Click the image to restart the walk.
If you've looked at the virtual graffiti page you might have noticed that I suggested that the Graffiti Markup Language (GML) might be useful for displaying GPS data. The ability of GML to include an element of time makes for more exciting GPS visualisations than just using a static image.
In fact, it seemed so exciting I thought I'd give it a go! I used a modified version of the Pocket PC tracker program, to collect GPS coordinates at regular intervals, but you should be able to adapt any GPS logs that include a time for each coordinate. I then wrote a convertor in Processing to create a GML file from comma-separated values (CSV) data in the log file. Then, all I needed to do was use the GML file to create some arrays to put in the processing.js sketch, just like on the virtual graffiti page.
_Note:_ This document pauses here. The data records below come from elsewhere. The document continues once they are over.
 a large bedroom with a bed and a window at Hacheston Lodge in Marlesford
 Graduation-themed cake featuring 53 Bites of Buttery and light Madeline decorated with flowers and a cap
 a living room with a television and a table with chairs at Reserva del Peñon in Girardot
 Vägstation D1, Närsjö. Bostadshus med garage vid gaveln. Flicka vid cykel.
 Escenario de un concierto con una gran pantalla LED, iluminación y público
The processing.js code used for this page is slightly different to the virtual graffiti page. For one thing, it loads a background image, in this example borrowed from Google Maps. Also, to make it easy to adjust the GPS track to fit properly on the image, there are three variables added: sca (a scale factor), and xoff/yoff which move the track horizontally and vertically. You shouldn't find them too difficult to use with your own data and image. Also, hopefully the other minor changes should be easily understood.
Hopefully you'll find that this page inspires you to do some GPS logging to put on your website. However, if you're artistic why not even create some virtual graffiti outdoors using your GPS. If so, yours could be the biggest virtual graffiti tag ever! Compared to many other options, the great outdoors makes an enormous and beautiful canvas for your creations. By the way, if you're interested the example on this page was a walk around Edgbaston Reservoir, in Birmingham UK, on a nice sunny autumn afternoon.
If you decide to give this project a go, you'll need to use the CSV2GML convertor sketch, which you'll find in the sidebar on this page. It looks for CSV data where each line includes the time in seconds, the longitude, the latitude, and the altitude, in that order. The first line is ignored though, so it can be used for column titles. Any line including an optional PAUSE statement is interpreted as a break in the GML, so you can do dashes like in my example above. Also, the GPS CSV file must end with a line containing END to convert properly.